(Spatial relation data)

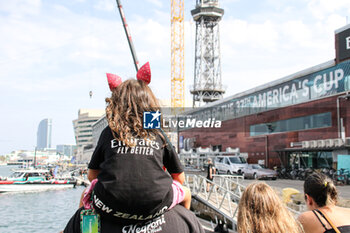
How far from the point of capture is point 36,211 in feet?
89.9

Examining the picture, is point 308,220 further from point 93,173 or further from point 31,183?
point 31,183

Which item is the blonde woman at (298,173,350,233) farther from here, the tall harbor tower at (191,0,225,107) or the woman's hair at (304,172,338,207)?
the tall harbor tower at (191,0,225,107)

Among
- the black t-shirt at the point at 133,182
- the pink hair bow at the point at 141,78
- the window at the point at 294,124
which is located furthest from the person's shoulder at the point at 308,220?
the window at the point at 294,124

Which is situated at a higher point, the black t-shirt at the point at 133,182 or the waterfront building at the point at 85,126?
the waterfront building at the point at 85,126

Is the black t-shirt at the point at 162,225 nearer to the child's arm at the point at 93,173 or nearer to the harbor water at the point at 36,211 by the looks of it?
the child's arm at the point at 93,173

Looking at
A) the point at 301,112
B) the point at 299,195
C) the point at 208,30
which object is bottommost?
the point at 299,195

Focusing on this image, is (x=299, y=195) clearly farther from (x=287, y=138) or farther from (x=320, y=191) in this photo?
(x=287, y=138)

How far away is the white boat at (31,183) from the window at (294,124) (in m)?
23.1

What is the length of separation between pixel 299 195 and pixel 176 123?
44.7 meters

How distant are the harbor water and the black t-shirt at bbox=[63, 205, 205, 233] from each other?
1975cm

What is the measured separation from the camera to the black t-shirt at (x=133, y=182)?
1.93 meters

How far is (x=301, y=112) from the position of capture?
29891 millimetres

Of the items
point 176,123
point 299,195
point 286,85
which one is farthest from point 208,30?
point 299,195

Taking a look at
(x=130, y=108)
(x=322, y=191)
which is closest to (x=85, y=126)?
(x=322, y=191)
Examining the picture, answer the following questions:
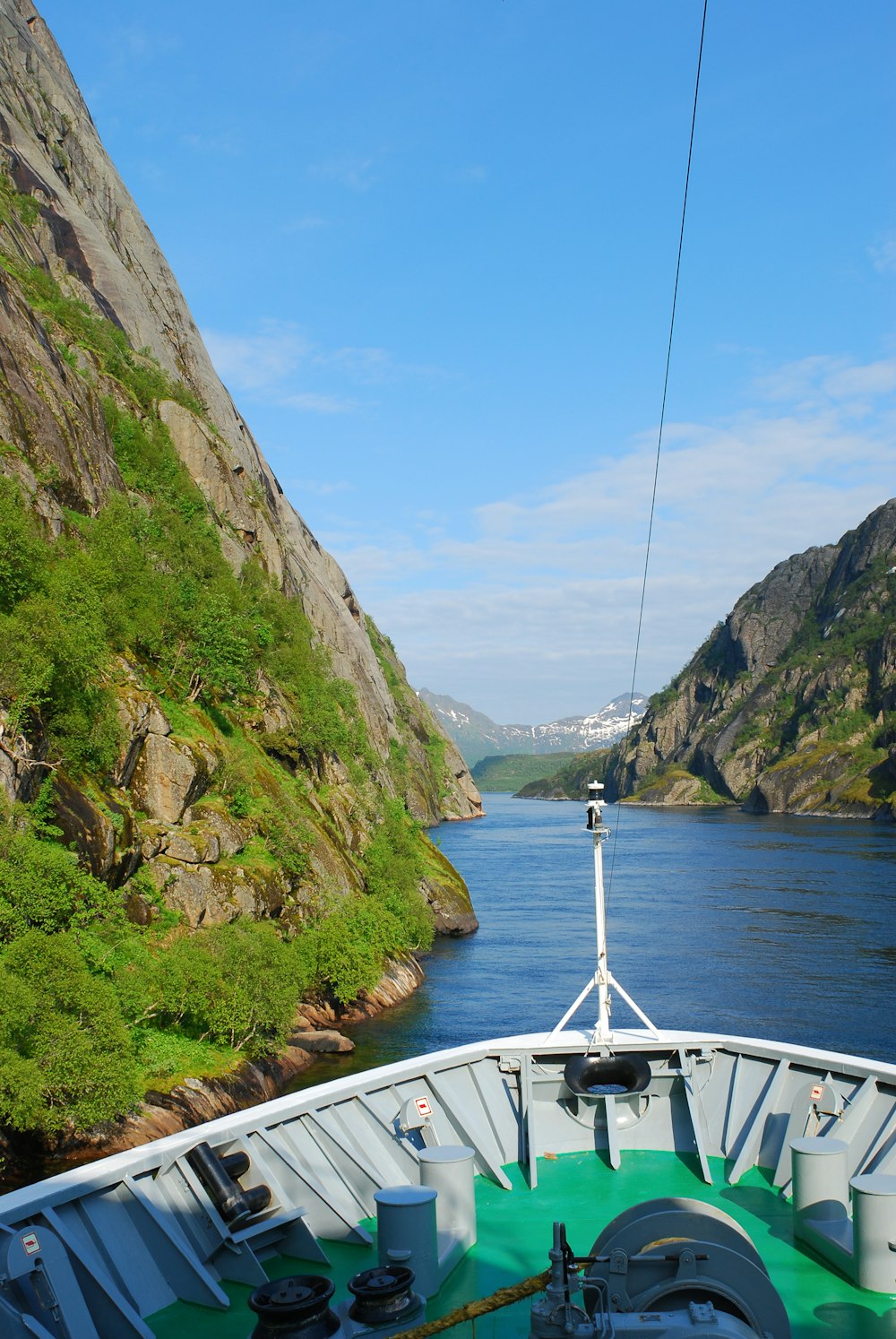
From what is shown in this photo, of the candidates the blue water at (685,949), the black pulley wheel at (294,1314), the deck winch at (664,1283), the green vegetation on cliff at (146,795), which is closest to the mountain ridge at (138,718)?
the green vegetation on cliff at (146,795)

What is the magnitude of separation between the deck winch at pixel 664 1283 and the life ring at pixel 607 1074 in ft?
15.0

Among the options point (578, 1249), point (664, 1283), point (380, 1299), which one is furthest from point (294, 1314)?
point (578, 1249)

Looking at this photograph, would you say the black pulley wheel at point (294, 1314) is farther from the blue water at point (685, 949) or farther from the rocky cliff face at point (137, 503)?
the blue water at point (685, 949)

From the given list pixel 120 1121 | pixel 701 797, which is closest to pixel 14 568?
pixel 120 1121

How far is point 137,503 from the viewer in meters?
43.7

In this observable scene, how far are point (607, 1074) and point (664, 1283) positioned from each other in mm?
5330

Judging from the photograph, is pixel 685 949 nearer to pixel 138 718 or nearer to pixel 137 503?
pixel 138 718

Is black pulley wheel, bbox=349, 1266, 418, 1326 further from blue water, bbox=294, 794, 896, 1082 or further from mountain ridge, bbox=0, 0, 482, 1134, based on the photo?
blue water, bbox=294, 794, 896, 1082

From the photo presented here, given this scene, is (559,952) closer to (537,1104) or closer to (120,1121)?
(120,1121)

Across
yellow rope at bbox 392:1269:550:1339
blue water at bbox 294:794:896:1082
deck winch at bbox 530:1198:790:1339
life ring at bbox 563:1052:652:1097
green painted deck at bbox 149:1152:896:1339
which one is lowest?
blue water at bbox 294:794:896:1082

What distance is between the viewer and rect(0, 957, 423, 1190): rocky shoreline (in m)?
20.4

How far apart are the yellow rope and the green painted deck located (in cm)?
198

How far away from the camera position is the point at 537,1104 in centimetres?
1176

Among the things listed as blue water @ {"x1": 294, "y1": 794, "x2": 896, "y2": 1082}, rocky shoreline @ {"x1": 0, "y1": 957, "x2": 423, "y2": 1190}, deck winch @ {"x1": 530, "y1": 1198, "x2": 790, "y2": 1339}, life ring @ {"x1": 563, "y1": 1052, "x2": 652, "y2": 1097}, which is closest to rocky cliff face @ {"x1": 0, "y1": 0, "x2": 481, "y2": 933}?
rocky shoreline @ {"x1": 0, "y1": 957, "x2": 423, "y2": 1190}
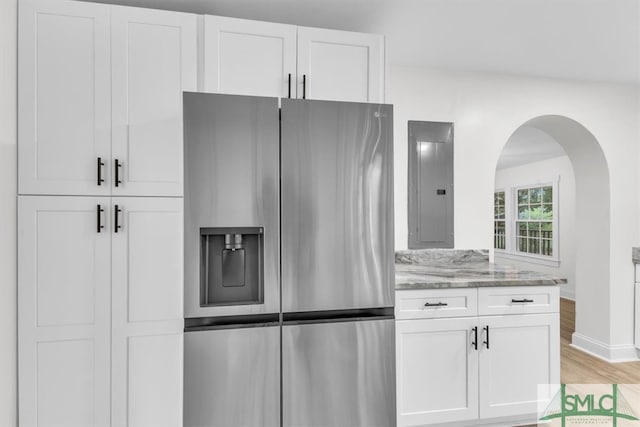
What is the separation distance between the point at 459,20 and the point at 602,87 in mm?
1883

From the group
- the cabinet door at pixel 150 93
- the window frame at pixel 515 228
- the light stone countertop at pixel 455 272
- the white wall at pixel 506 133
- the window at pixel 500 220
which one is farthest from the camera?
the window at pixel 500 220

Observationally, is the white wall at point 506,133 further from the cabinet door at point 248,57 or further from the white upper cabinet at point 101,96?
the white upper cabinet at point 101,96

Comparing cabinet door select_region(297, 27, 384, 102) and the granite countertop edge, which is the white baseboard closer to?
the granite countertop edge

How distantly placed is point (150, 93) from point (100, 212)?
601 millimetres

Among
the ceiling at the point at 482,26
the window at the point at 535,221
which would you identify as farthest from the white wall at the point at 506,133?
the window at the point at 535,221

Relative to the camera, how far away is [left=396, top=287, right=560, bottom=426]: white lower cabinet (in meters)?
2.13

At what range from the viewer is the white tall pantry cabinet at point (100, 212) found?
1.75 m

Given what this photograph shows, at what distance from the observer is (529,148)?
226 inches

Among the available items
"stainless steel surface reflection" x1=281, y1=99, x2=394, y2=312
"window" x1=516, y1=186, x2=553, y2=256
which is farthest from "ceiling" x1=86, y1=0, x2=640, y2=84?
"window" x1=516, y1=186, x2=553, y2=256

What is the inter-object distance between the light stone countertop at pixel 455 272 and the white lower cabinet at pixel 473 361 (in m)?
0.05

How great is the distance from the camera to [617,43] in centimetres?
262

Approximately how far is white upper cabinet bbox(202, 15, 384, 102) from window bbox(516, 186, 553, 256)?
18.7 ft

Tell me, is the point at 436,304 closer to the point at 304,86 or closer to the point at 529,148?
Answer: the point at 304,86

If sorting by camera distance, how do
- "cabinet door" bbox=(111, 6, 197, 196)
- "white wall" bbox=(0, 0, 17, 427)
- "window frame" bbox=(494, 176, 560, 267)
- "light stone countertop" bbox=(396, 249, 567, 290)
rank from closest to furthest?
"white wall" bbox=(0, 0, 17, 427)
"cabinet door" bbox=(111, 6, 197, 196)
"light stone countertop" bbox=(396, 249, 567, 290)
"window frame" bbox=(494, 176, 560, 267)
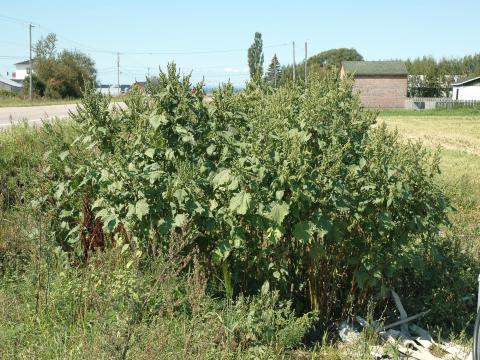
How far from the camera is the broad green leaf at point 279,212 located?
3895mm

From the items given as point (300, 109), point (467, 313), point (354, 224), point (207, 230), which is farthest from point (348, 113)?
point (467, 313)

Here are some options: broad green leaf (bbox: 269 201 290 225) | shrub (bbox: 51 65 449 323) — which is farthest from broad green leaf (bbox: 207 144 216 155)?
broad green leaf (bbox: 269 201 290 225)

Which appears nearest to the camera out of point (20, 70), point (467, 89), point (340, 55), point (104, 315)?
point (104, 315)

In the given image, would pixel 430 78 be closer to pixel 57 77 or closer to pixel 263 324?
pixel 57 77

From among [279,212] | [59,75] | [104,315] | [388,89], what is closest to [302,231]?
[279,212]

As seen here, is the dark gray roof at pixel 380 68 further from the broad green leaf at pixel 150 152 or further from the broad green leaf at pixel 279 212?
the broad green leaf at pixel 279 212

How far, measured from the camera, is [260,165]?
13.1 ft

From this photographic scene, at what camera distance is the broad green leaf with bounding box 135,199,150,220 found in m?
3.96

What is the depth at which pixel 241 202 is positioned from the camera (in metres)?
3.91

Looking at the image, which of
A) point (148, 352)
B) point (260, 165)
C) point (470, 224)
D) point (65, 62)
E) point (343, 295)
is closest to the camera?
point (148, 352)

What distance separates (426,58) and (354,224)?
91.9 meters

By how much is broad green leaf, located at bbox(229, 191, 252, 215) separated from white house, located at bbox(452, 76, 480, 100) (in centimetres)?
7714

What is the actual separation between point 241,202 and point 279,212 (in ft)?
0.80

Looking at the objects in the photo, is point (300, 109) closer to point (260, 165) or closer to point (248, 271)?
point (260, 165)
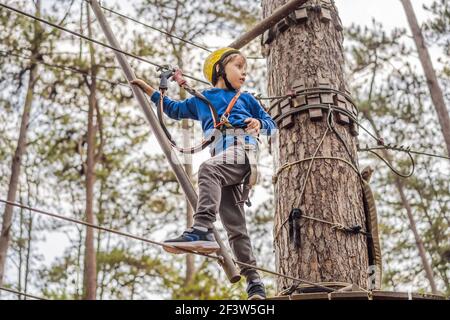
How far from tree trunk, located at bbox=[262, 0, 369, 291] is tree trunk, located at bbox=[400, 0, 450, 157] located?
668 centimetres

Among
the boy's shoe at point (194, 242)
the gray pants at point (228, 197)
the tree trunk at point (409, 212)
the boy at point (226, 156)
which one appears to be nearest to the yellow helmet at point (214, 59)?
the boy at point (226, 156)

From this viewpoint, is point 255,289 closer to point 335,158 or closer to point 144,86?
point 335,158

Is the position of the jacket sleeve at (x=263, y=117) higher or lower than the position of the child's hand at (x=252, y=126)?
higher

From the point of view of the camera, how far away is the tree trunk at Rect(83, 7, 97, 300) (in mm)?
9656

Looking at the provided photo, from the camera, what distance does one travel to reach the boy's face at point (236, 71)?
3396 millimetres

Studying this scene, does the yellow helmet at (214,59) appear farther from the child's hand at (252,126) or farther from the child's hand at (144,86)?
the child's hand at (252,126)

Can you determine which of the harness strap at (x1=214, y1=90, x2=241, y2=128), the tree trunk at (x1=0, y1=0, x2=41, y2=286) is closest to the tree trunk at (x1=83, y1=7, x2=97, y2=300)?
the tree trunk at (x1=0, y1=0, x2=41, y2=286)

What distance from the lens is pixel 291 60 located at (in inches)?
142

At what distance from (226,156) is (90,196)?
7.67 metres

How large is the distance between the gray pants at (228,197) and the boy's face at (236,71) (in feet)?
1.44

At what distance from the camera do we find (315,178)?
3.25m

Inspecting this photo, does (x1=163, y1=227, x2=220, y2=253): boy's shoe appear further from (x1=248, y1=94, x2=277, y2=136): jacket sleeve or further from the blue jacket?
(x1=248, y1=94, x2=277, y2=136): jacket sleeve

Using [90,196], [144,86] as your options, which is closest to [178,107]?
[144,86]

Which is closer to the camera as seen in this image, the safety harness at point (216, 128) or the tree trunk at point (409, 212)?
the safety harness at point (216, 128)
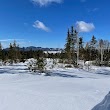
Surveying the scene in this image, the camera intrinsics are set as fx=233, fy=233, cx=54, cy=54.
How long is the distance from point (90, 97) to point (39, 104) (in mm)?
2266

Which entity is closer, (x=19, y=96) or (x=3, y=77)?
(x=19, y=96)

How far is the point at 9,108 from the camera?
7.64 m

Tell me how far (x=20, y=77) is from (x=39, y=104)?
9983 millimetres

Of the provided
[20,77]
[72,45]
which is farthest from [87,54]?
[20,77]

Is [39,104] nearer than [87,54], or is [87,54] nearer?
[39,104]

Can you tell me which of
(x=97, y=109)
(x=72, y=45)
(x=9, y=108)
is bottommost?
(x=9, y=108)

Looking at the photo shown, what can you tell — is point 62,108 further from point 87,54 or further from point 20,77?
point 87,54

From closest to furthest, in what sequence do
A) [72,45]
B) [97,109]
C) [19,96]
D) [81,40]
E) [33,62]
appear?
[97,109] < [19,96] < [33,62] < [72,45] < [81,40]

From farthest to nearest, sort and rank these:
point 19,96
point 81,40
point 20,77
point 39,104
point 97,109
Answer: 1. point 81,40
2. point 20,77
3. point 19,96
4. point 39,104
5. point 97,109

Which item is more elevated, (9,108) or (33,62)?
(33,62)

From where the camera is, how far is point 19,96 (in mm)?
9164

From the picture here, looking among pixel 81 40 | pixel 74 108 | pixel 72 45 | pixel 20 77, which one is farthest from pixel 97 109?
pixel 81 40

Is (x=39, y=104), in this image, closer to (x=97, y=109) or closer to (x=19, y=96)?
(x=19, y=96)

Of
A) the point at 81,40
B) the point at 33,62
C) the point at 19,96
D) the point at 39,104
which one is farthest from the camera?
the point at 81,40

◆ EXERCISE DIRECTIONS
Copy exactly the lines above, from the one containing "From closest to furthest, in what sequence do" through the very last line.

◆ EXPECTED OUTPUT
From closest to furthest, in what sequence do
A) [72,45]
B) [97,109]
C) [19,96]
D) [81,40]
E) [33,62]
appear?
[97,109] < [19,96] < [33,62] < [72,45] < [81,40]

From farthest to nearest, sort and rank these:
point 19,96
point 81,40
point 20,77
point 39,104
point 97,109
Answer: 1. point 81,40
2. point 20,77
3. point 19,96
4. point 39,104
5. point 97,109

Which item is more elevated, (9,108) or (33,62)?
(33,62)

From where the camera is, how far is point 19,96 (in mm)?
9164

From the picture here, looking among pixel 81 40 | pixel 74 108 | pixel 72 45 | pixel 20 77, which one is farthest from pixel 97 109?
pixel 81 40

Is (x=39, y=104), in this image, closer to (x=97, y=109) or closer to (x=19, y=96)?
(x=19, y=96)

Of
A) the point at 81,40
B) the point at 33,62
C) the point at 19,96
D) the point at 39,104
which one is farthest from the camera?
the point at 81,40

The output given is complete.